### Recorded information
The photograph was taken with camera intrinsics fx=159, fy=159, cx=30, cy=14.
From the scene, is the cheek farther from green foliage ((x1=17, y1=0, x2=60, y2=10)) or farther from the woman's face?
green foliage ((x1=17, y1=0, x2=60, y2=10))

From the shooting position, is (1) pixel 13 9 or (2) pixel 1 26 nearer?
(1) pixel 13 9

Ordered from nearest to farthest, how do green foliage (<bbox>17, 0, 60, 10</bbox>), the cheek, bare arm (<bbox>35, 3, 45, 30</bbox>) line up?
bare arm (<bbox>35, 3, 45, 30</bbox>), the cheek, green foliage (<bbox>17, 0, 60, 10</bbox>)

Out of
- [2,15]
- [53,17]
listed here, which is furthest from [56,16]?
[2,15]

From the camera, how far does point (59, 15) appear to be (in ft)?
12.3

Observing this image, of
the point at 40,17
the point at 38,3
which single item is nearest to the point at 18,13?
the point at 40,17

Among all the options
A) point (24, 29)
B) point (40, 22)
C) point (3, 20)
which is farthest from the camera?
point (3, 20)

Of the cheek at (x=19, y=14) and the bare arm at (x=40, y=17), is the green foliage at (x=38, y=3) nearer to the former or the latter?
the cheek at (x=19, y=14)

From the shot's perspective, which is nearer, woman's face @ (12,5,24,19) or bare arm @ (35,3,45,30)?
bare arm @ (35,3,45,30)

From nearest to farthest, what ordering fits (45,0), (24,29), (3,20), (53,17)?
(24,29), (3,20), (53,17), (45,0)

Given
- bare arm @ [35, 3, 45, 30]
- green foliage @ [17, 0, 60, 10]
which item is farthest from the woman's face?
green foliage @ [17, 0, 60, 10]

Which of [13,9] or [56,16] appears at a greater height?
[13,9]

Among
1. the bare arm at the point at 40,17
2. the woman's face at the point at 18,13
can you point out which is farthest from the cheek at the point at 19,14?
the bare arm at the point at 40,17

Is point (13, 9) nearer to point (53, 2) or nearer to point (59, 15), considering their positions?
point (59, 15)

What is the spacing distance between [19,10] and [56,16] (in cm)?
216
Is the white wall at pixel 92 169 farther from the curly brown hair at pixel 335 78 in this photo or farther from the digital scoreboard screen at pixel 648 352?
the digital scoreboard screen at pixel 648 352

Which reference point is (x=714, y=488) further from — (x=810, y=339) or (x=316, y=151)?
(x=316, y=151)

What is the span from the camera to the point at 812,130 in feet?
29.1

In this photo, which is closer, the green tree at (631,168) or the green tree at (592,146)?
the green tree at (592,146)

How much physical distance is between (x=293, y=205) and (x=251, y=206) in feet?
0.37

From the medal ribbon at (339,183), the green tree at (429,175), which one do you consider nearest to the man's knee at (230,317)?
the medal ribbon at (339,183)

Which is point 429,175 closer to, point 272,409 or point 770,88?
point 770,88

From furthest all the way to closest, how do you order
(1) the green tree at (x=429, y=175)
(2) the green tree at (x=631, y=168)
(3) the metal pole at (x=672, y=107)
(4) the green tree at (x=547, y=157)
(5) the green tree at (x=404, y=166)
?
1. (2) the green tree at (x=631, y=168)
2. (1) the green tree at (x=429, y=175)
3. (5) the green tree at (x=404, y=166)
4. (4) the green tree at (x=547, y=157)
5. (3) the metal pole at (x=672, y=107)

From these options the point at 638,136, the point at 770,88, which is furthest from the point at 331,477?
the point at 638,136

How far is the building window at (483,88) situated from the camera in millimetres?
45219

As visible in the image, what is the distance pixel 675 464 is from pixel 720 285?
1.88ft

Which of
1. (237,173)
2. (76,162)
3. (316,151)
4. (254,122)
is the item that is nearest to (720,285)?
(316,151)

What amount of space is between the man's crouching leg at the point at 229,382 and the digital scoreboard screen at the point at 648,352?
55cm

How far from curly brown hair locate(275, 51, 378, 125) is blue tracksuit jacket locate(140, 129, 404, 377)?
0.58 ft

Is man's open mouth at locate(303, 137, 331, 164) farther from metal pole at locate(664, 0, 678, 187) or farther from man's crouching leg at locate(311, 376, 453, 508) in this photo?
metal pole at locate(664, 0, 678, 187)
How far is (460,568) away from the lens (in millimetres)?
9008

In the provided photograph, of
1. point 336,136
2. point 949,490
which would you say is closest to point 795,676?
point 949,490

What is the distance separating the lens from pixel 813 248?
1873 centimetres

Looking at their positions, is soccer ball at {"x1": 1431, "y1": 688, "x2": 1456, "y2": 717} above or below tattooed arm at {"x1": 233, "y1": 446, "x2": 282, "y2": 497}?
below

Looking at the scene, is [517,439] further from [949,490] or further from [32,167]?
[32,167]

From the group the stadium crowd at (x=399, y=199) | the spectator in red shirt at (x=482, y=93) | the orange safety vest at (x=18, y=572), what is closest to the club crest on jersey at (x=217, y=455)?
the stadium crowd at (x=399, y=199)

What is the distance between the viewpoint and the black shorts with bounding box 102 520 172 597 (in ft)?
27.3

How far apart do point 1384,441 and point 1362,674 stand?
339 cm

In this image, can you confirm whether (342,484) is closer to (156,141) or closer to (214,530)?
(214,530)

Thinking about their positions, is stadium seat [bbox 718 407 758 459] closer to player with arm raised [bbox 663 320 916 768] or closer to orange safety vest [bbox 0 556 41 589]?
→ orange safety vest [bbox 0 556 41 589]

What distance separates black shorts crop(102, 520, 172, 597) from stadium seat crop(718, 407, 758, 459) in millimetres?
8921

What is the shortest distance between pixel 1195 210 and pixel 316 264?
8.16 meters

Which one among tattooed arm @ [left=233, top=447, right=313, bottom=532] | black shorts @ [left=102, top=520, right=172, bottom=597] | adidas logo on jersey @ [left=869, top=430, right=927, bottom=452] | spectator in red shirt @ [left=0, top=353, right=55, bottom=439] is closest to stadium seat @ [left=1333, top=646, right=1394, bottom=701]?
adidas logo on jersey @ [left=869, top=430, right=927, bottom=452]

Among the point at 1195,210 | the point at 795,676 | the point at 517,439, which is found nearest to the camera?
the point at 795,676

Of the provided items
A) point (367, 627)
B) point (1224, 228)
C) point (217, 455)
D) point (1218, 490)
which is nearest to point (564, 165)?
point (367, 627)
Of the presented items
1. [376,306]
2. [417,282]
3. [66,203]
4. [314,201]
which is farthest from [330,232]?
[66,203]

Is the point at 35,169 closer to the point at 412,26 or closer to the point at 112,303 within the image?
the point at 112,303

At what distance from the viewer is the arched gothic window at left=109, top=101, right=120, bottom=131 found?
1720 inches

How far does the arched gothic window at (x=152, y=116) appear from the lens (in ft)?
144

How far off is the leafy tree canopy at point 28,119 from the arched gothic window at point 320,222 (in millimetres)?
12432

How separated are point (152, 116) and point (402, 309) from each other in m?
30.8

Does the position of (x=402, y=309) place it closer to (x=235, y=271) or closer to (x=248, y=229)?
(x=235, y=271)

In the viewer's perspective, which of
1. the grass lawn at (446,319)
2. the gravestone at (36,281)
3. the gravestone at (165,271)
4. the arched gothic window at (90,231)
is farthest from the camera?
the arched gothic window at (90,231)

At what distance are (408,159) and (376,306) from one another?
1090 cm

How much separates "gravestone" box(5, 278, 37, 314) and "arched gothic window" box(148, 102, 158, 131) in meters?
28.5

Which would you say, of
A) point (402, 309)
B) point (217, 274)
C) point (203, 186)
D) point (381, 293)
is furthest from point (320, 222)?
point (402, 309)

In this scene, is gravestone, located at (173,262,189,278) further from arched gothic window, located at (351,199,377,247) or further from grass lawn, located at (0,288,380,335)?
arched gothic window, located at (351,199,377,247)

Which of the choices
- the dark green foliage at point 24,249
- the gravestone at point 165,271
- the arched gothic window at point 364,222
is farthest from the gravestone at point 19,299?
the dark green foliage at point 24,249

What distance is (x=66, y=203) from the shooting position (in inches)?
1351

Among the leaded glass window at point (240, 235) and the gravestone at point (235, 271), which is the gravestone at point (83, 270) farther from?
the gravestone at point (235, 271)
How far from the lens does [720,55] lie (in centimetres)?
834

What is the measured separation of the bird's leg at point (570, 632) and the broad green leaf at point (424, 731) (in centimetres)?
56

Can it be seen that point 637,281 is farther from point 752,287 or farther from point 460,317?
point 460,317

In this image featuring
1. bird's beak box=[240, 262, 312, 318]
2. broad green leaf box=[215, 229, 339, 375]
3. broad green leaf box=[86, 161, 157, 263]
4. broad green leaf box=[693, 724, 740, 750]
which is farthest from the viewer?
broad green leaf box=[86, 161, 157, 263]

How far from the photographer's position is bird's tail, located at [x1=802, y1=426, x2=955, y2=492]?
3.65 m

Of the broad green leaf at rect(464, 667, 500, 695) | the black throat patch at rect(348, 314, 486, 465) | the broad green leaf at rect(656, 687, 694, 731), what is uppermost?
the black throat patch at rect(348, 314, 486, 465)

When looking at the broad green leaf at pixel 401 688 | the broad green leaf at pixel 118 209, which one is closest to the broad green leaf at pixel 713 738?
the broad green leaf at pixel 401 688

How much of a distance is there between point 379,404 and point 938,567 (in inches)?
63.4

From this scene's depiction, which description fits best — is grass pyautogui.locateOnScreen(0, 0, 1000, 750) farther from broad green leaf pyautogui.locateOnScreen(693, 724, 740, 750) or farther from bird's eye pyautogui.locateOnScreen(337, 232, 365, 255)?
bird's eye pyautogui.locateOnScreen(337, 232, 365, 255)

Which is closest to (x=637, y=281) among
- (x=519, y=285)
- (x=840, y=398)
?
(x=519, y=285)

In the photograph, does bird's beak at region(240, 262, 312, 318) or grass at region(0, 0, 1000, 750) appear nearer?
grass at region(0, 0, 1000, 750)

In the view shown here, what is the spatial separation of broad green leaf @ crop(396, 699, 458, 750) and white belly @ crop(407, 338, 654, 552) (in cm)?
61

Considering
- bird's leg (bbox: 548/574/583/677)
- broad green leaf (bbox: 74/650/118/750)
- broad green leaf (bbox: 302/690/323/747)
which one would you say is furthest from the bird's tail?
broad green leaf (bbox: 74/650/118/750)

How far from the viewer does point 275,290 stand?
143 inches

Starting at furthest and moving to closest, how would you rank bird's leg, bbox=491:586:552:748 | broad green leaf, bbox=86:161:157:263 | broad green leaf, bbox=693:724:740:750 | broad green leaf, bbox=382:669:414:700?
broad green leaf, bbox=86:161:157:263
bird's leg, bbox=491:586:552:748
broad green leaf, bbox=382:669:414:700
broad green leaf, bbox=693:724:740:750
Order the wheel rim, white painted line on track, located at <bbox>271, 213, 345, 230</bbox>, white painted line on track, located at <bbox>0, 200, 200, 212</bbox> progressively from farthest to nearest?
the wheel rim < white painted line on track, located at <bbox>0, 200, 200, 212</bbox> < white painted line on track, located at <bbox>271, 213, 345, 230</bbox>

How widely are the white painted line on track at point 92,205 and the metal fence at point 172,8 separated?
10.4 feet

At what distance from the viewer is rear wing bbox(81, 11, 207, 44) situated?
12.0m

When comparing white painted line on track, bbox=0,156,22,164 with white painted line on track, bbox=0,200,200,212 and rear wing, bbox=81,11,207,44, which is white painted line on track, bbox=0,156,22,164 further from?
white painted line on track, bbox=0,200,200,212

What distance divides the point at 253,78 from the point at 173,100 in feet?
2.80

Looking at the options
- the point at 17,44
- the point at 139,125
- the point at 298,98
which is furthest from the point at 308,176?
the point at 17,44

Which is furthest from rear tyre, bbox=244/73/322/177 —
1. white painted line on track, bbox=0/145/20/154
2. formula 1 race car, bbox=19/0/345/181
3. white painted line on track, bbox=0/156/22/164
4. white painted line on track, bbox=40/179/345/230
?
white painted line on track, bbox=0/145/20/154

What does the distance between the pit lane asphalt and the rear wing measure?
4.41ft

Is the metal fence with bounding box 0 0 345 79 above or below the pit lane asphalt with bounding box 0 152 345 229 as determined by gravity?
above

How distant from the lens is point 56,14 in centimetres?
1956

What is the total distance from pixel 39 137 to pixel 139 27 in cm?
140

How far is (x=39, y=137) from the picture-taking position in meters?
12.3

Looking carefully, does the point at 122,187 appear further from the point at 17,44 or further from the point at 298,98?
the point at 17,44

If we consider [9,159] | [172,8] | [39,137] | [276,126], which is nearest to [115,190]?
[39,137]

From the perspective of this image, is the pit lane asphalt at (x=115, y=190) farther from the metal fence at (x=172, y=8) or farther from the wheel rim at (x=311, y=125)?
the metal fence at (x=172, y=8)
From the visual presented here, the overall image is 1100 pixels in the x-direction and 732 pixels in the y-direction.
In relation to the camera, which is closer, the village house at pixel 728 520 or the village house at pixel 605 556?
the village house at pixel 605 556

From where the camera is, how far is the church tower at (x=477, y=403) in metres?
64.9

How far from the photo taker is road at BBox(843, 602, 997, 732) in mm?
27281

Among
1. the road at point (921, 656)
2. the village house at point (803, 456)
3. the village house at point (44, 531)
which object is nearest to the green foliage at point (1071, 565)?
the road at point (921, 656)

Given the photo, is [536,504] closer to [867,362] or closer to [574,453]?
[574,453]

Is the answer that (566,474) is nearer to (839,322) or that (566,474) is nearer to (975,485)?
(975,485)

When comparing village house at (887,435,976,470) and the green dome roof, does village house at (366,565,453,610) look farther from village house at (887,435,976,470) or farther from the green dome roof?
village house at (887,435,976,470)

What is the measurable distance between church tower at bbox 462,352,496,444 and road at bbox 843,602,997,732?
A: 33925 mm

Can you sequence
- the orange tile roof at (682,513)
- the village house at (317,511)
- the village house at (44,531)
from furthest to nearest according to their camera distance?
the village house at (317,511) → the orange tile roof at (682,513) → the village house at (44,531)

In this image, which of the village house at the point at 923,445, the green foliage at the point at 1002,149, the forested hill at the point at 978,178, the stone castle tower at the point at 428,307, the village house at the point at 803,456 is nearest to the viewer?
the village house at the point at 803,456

### What you should do
From the line containing "What is the measurable" down to the last line, reproduce the records exactly. Include both ends.

### Output of the task
What is the measurable distance between church tower at bbox 462,352,496,444 and road at bbox 843,602,997,732?
A: 33925 mm

Can you sequence
- the orange tile roof at (682,513)
- the village house at (317,511)
- the village house at (44,531)
from furthest to nearest according to their camera distance?
the village house at (317,511) → the orange tile roof at (682,513) → the village house at (44,531)

In this image, which of the village house at the point at 923,445, the green foliage at the point at 1002,149, the forested hill at the point at 978,178, the stone castle tower at the point at 428,307, the village house at the point at 803,456 is nearest to the viewer?
the village house at the point at 803,456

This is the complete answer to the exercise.